Dewa menjawab singkat kata-kata mama nya. Dewa sudah tidak tahu lagi, bagaimana lagi menanggapi statement itu.

"Ya sudah. Mama cuma mau minta tolong agar kamu menjemput Ory dikantornya, dan langsung antarkan ke butik Mama ya? Mama mau menyiapkan gaun dan ke salon dengan Ory untuk menghadiri resepsi pernikahan Farah, Wa. Tadi mama sudah minta izin Bima supaya Ory boleh pulang duluan. Kamu juga jangan telat ya datangnya."

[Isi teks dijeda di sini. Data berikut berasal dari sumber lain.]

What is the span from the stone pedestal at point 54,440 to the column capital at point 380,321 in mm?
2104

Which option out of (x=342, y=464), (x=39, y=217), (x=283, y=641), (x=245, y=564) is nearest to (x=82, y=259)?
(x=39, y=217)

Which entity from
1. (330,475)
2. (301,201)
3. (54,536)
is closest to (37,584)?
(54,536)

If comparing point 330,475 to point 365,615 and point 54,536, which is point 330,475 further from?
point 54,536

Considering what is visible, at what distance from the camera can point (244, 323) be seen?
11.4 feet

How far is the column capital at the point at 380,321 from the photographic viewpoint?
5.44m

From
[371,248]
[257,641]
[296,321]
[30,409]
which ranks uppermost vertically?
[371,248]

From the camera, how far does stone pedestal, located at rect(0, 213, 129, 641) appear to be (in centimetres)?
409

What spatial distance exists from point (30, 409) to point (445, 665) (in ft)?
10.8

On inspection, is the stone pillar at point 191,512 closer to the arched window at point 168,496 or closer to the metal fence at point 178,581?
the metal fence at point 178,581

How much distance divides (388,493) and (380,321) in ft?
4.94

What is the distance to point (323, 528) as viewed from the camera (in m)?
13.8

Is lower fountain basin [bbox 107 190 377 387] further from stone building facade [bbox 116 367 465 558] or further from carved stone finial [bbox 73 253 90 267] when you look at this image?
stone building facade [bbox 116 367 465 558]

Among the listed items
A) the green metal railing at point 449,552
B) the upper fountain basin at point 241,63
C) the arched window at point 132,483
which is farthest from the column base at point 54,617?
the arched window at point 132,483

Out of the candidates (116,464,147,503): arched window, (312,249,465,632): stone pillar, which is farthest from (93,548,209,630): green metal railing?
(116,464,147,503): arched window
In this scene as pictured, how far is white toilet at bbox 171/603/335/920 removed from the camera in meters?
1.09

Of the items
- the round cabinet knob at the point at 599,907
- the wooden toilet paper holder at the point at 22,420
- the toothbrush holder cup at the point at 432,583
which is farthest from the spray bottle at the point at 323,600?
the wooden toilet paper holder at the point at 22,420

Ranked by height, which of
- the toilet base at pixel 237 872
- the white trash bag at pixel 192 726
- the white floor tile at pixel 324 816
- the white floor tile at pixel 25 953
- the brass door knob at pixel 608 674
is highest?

"Iya iya Kanjeng Ratu." Dewa langsung mengiyakan titah mamanya. Kalau tidak, sudah bisa dipastikan mamanya bisa ngomel-ngomel panjang seperti rel kereta api. Dengan cepat dirapikannya berkas-berkas dimejanya. Mamanya tadi bilang jam 2 siang baru bisa menjemput Ory, karena dia biasanya jam segitu baru sampai di kantor. Dewa sebenarnya takjub juga melihat tekad Ory yang ingin hidup mandiri sampai pontang panting sendirian mencari rezeki.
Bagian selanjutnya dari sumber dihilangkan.